(Captioned web image data)
>>>>

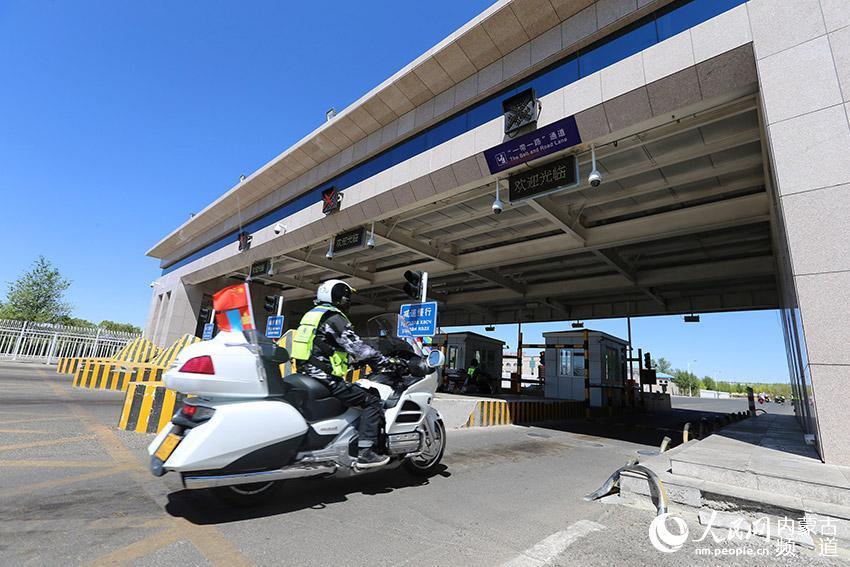 """中蒙第五届""""万里茶道 草原清风""""摩托车自驾旅游团从二连浩特市出境"""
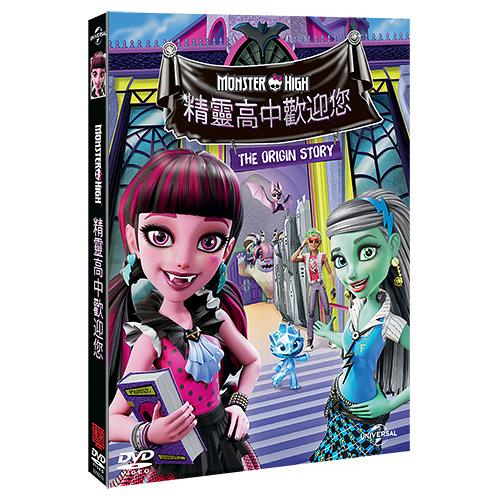 精靈高中歡迎您DVD Welcome to  Monster High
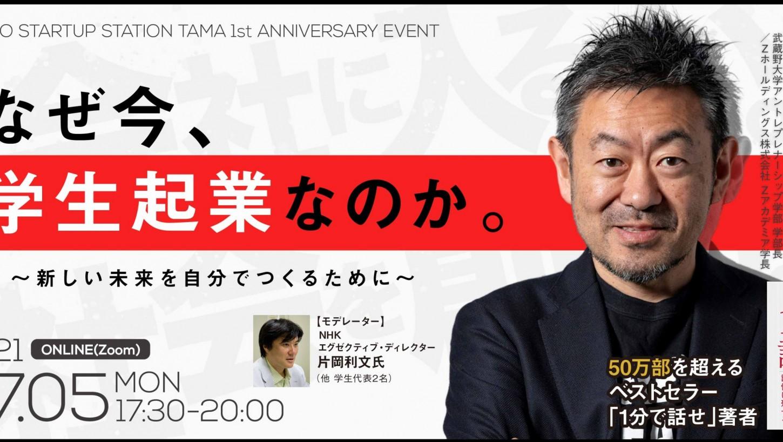 2021年7月5日(月)17:30~ なぜ今、学生起業なのか~新しい未来を自分でつくるために~【TOKYO創業ステーションTAMA 1周年記念イベント】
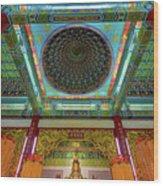 Inside Thean Hou Temple Wood Print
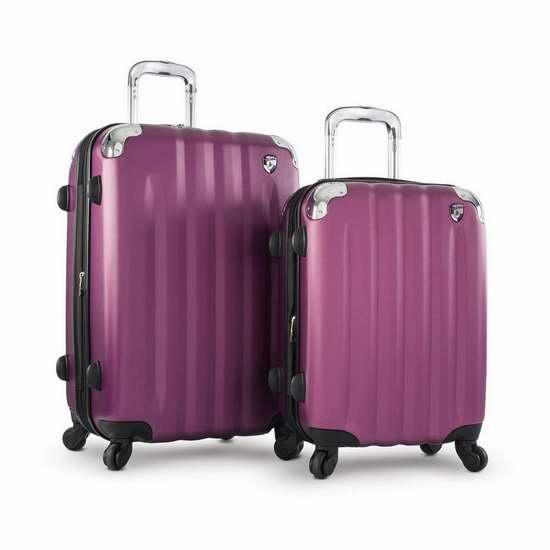 Heys Outlander 21寸 & 26寸硬壳可扩展轻质拉杆行李箱2件套2.8折 140加元限时特卖并包邮!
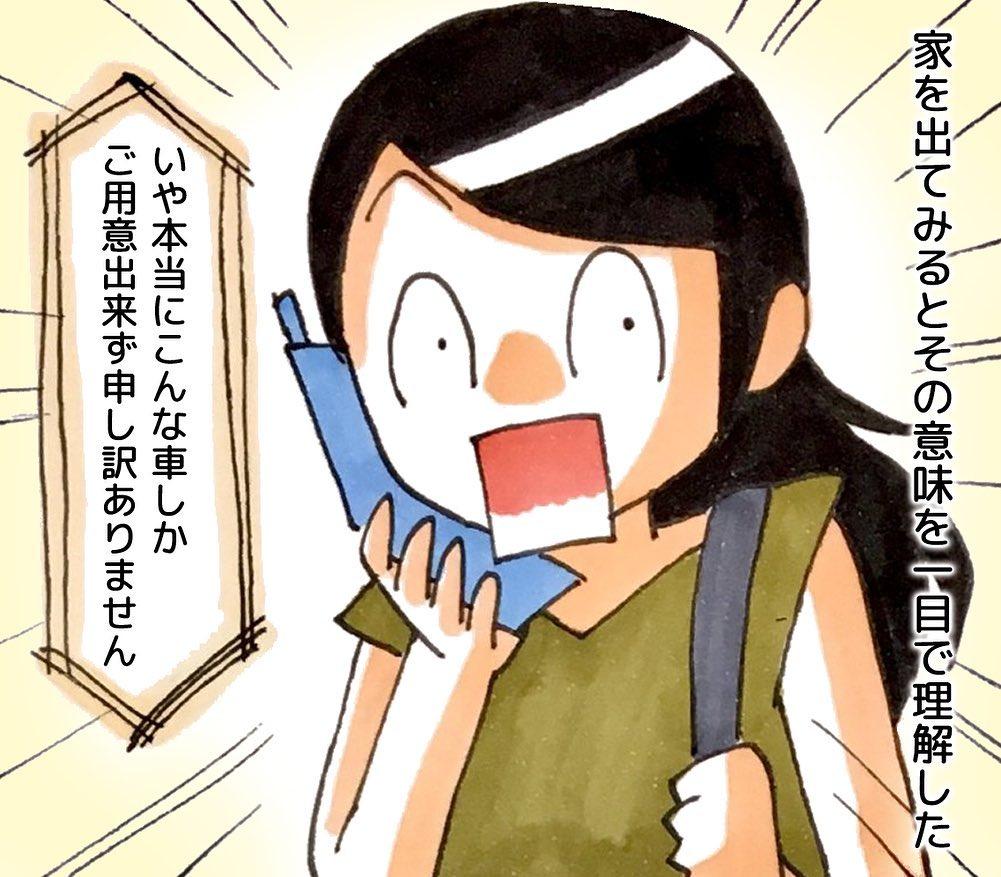 watanabe_aki_78907112_171548054090700_5180467573621465627_n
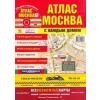 Moszkva városatlasz - AGT Geocenter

<<<<

** TASK GOAL **
Return the data exactly as it stands, minus the pictures.

** EXPECTED ANSWER **
 """中蒙第五届""""万里茶道 草原清风""""摩托车自驾旅游团从二连浩特市出境"""
 精靈高中歡迎您DVD Welcome to  Monster High
 2021年7月5日(月)17:30~ なぜ今、学生起業なのか~新しい未来を自分でつくるために~【TOKYO創業ステーションTAMA 1周年記念イベント】
 Inside Thean Hou Temple Wood Print
 Heys Outlander 21寸 & 26寸硬壳可扩展轻质拉杆行李箱2件套2.8折 140加元限时特卖并包邮!
 watanabe_aki_78907112_171548054090700_5180467573621465627_n
 Moszkva városatlasz - AGT Geocenter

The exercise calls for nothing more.